Work instructions - Give the data again exactly as it is written.
-*-
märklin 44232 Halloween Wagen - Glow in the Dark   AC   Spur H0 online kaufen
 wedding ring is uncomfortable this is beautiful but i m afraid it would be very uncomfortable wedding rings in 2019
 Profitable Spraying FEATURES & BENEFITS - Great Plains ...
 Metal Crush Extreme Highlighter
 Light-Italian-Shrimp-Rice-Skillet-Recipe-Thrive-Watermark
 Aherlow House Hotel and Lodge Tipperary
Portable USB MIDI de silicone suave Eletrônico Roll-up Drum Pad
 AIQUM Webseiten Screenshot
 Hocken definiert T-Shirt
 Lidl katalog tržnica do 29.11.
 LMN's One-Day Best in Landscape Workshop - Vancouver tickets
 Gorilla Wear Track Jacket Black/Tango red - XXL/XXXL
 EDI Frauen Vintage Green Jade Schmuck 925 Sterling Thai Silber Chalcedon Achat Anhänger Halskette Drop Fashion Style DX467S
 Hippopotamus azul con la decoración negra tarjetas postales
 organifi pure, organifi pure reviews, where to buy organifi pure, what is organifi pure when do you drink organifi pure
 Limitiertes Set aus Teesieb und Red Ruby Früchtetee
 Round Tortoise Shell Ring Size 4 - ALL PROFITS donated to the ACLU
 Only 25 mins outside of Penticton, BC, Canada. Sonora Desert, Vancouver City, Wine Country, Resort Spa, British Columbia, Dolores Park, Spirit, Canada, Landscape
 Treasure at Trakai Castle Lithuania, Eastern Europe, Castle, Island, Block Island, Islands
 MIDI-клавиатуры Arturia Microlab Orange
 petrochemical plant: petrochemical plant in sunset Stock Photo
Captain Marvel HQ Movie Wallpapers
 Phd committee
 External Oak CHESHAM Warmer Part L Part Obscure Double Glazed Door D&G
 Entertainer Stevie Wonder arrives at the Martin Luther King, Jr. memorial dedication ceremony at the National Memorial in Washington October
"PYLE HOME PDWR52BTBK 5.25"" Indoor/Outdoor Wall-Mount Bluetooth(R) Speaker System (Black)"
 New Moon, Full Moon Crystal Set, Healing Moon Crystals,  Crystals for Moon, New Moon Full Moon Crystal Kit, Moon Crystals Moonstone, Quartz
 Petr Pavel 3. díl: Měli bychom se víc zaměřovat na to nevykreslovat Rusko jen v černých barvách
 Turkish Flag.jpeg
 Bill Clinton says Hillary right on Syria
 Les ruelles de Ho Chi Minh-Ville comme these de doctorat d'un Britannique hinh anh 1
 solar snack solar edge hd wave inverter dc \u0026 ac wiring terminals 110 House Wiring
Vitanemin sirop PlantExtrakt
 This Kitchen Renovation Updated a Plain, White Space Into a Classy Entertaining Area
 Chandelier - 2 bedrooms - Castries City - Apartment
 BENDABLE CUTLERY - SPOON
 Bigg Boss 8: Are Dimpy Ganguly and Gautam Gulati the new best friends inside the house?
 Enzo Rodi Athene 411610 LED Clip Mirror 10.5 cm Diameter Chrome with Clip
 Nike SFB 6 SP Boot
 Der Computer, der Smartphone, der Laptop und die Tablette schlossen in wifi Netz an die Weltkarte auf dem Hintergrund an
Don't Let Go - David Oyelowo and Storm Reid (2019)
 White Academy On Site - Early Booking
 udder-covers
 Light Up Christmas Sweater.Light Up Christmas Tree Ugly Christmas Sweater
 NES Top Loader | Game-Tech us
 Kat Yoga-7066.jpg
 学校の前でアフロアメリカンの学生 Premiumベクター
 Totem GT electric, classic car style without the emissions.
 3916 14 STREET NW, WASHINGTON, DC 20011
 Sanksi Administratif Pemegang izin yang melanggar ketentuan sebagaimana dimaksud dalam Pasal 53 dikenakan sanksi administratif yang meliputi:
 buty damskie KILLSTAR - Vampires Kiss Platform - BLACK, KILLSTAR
-*-
Task result -
märklin 44232 Halloween Wagen - Glow in the Dark   AC   Spur H0 online kaufen
 wedding ring is uncomfortable this is beautiful but i m afraid it would be very uncomfortable wedding rings in 2019
 Profitable Spraying FEATURES & BENEFITS - Great Plains ...
 Metal Crush Extreme Highlighter
 Light-Italian-Shrimp-Rice-Skillet-Recipe-Thrive-Watermark
 Aherlow House Hotel and Lodge Tipperary
Portable USB MIDI de silicone suave Eletrônico Roll-up Drum Pad
 AIQUM Webseiten Screenshot
 Hocken definiert T-Shirt
 Lidl katalog tržnica do 29.11.
 LMN's One-Day Best in Landscape Workshop - Vancouver tickets
 Gorilla Wear Track Jacket Black/Tango red - XXL/XXXL
 EDI Frauen Vintage Green Jade Schmuck 925 Sterling Thai Silber Chalcedon Achat Anhänger Halskette Drop Fashion Style DX467S
 Hippopotamus azul con la decoración negra tarjetas postales
 organifi pure, organifi pure reviews, where to buy organifi pure, what is organifi pure when do you drink organifi pure
 Limitiertes Set aus Teesieb und Red Ruby Früchtetee
 Round Tortoise Shell Ring Size 4 - ALL PROFITS donated to the ACLU
 Only 25 mins outside of Penticton, BC, Canada. Sonora Desert, Vancouver City, Wine Country, Resort Spa, British Columbia, Dolores Park, Spirit, Canada, Landscape
 Treasure at Trakai Castle Lithuania, Eastern Europe, Castle, Island, Block Island, Islands
 MIDI-клавиатуры Arturia Microlab Orange
 petrochemical plant: petrochemical plant in sunset Stock Photo
Captain Marvel HQ Movie Wallpapers
 Phd committee
 External Oak CHESHAM Warmer Part L Part Obscure Double Glazed Door D&G
 Entertainer Stevie Wonder arrives at the Martin Luther King, Jr. memorial dedication ceremony at the National Memorial in Washington October
"PYLE HOME PDWR52BTBK 5.25"" Indoor/Outdoor Wall-Mount Bluetooth(R) Speaker System (Black)"
 New Moon, Full Moon Crystal Set, Healing Moon Crystals,  Crystals for Moon, New Moon Full Moon Crystal Kit, Moon Crystals Moonstone, Quartz
 Petr Pavel 3. díl: Měli bychom se víc zaměřovat na to nevykreslovat Rusko jen v černých barvách
 Turkish Flag.jpeg
 Bill Clinton says Hillary right on Syria
 Les ruelles de Ho Chi Minh-Ville comme these de doctorat d'un Britannique hinh anh 1
 solar snack solar edge hd wave inverter dc \u0026 ac wiring terminals 110 House Wiring
Vitanemin sirop PlantExtrakt
 This Kitchen Renovation Updated a Plain, White Space Into a Classy Entertaining Area
 Chandelier - 2 bedrooms - Castries City - Apartment
 BENDABLE CUTLERY - SPOON
 Bigg Boss 8: Are Dimpy Ganguly and Gautam Gulati the new best friends inside the house?
 Enzo Rodi Athene 411610 LED Clip Mirror 10.5 cm Diameter Chrome with Clip
 Nike SFB 6 SP Boot
 Der Computer, der Smartphone, der Laptop und die Tablette schlossen in wifi Netz an die Weltkarte auf dem Hintergrund an
Don't Let Go - David Oyelowo and Storm Reid (2019)
 White Academy On Site - Early Booking
 udder-covers
 Light Up Christmas Sweater.Light Up Christmas Tree Ugly Christmas Sweater
 NES Top Loader | Game-Tech us
 Kat Yoga-7066.jpg
 学校の前でアフロアメリカンの学生 Premiumベクター
 Totem GT electric, classic car style without the emissions.
 3916 14 STREET NW, WASHINGTON, DC 20011
 Sanksi Administratif Pemegang izin yang melanggar ketentuan sebagaimana dimaksud dalam Pasal 53 dikenakan sanksi administratif yang meliputi:
 buty damskie KILLSTAR - Vampires Kiss Platform - BLACK, KILLSTAR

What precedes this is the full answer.